Character Encoding

ASCII and Unicode

All data stored on a computer (number, text, images, sound) needs to be stored as a binary sequence. Depending on the information that the computer is given about the sequence, it will present the data in different ways.

Character Sets

One of the first things that computers were required to process was text. The very first programmable computer Colossus was built with the sole purpose of decrypting messages during World War II. This meant that computer scientists had to come up with a way of converting the letters to numbers so that they could be easily represented by a binary sequence that the computer could use.

Fortunately, there was already several systems in place, including famous examples like the International Telegraph Alphabet No 2 where characters were represented using a sequence of 5 bits, so these were adapted and built on to be used by computers.

The set of characters (letters, numbers, symbols, control characters) that is represented by a specific encoding is known a character set.

ASCII

As computers became more common place in the mid-20th_ century, more and more of these systems were being developed, and it became clear that there was a need for just one system to allow Operating Systems to communicate. In 1963, ASCII (American Standard Code for Information Interchange_) became the standard used by computers.

In ASCII, 7-bits ___were used to represent ___128 different characters.

Here is the ASCII table:

Character Encoding, figure 1

As you can see here, the table appears in several ‘chunks’ separated out by punctuation.

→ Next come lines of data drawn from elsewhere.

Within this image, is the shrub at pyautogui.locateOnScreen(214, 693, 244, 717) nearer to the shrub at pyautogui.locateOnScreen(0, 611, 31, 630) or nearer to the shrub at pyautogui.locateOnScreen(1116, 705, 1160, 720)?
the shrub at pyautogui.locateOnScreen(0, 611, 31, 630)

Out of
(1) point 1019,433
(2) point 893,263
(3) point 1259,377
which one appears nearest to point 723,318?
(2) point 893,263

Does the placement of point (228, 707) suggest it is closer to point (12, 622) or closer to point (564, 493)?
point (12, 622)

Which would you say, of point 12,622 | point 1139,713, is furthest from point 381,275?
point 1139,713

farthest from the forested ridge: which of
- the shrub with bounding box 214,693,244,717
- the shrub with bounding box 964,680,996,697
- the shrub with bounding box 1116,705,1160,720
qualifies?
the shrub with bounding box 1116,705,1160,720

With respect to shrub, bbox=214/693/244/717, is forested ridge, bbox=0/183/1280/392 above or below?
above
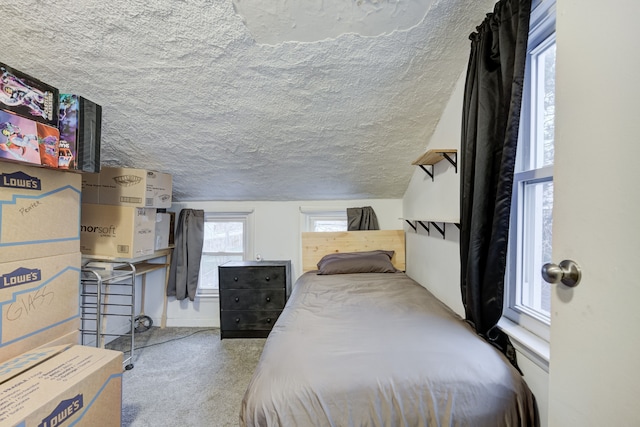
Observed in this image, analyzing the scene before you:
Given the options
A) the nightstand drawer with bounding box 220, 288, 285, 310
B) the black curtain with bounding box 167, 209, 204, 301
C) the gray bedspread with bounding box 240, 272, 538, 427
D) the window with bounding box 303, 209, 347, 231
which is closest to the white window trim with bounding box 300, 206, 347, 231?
the window with bounding box 303, 209, 347, 231

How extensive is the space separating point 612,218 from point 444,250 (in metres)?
1.49

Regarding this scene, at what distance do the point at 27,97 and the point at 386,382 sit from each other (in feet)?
5.86

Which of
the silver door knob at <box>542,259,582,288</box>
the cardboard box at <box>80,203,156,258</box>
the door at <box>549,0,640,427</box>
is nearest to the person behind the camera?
the door at <box>549,0,640,427</box>

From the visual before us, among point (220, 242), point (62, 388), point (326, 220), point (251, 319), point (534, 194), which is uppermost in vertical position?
point (534, 194)

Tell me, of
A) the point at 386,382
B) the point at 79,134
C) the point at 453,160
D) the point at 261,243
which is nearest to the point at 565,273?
the point at 386,382

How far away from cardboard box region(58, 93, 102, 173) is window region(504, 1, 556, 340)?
2056 mm

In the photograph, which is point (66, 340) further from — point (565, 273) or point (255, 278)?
point (565, 273)

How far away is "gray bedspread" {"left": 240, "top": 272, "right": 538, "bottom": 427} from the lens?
0.94 metres

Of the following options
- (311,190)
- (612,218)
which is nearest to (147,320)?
(311,190)

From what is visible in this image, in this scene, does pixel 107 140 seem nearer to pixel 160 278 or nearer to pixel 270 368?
pixel 160 278

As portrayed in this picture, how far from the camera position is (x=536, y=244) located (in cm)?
122

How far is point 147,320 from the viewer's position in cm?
310

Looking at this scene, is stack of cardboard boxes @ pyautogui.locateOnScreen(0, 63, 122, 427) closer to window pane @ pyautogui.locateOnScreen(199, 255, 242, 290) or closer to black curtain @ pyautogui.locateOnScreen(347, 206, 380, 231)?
window pane @ pyautogui.locateOnScreen(199, 255, 242, 290)

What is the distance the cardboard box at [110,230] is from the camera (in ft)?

  1. Numbers 0-31 are for Control Characters (commands that were used in original machines such as backspace or enter)
  2. Numbers 48 – 57 are numerical digits
  3. Numbers 65 – 90 are capital letters
  4. Numbers 97 – 122 are lower case letters
What is the character code for $? Give your answer in decimal.
36
What is the character code for 4? Give your answer in decimal.
52
What character is represented by the character code 112?
p
What character is represented by the character code 43?
+

Unicode

One of the main issues with ASCII is that it is only able to represent up to___ 128 characters___, which means that it can only be used with the roman (English) alphabet. There are simply not enough bits available to represent all of the characters required to communicate internationally using other languages.

This is when Unicode comes in.

Unicode uses between 1 and 4 bytes to store each character, which means that its character set could potentially contain over 4 billion possible characters. It is backwards compatible with 7-bit ASCII too, so the first 127 characters are still exactly the same. It’s just that in Unicode, additional characters are represented as well.

Another advantage of Unicode is that it can represent far more symbols than __ASCII __can. For example, emoji, which are greatly changing how we communicate.